Can someone explain to me the ticket they bought, as shown on page 121? It should look something like this:
Which is to say, where the ticket in the book reads 池袋, it should be their origin station, and where it ways 170円区間, it should say 530, what they paid. Instead, their origin station and the 530 are squished up the top, and they apparently have a ticket to travel from Ikebukuro to the 170-yen area. Unless they bough some kinda two-stage ticket (and indeed, they do change to the JR lines at Ikebukuro), except that’s not reflected at all in the dialogue on the previous page.
Also, while we’re at it, there’s no station on the Seibu network named 紫陽花. Or, indeed, anywhere in Japan. Such lies! Also, near as I can tell, there’s no station on the Seibu lines out of Ikebukuro that currently costs 530 yen to get from, but Koma in Saitama costs 540, so maybe that was just changed in last year’s sales tax increase. Or maybe the 170 is included in the 530, and the Seibu trip only costs 360…
… Which, come to think of it, may be exactly what’s going on: he’s instructed Yotsuba to buy a ticket that costs more than is required to reach any station on the line, so the machine automatically issues the extra amount as a ticket that can be spent on other lines. Like JR.
I’ve… never actually bought a Seibu ticket. I used my Suica card when I rode on it last year. If only there were someone in this thread who just so happened to live near the Seibu Ikebukuro line…
Anyway, Yotsuba in the bobble hat is so cute that it should be illegal.
Last panel of page 121: “If you let go my hand, it’s all over.” Immediate next panel on the following page: Lets go his hand.
Gasp. There’s a typo on page 125 - it says お出口 instead of オレンジ.
Page 127, a whole station full of people are suddenly questioning their entire lifestyle.
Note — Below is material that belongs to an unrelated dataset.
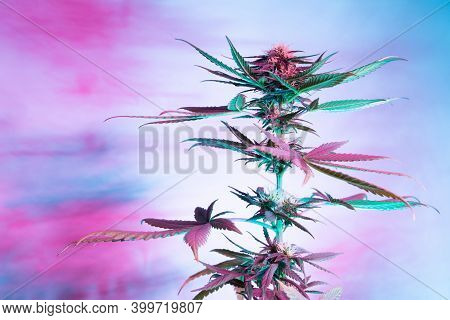 Marijuana Medicinal Plant In Light Pastel Colors. A Hemp Bush With A Creamy Pink Purple Light And A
Page 132-4, poor Yotsuba. Actually, on my first trip to Japan, I made a similar mistake - didn’t realise the Shinkansen tickets they give you when you make a booking with the JR Pass weren’t meant to be fed through the machines, except I walk so fast that I was through the gates before the barrier closed. Though, I’m pretty sure I didn’t accidentally hold a stranger’s hand afterwards.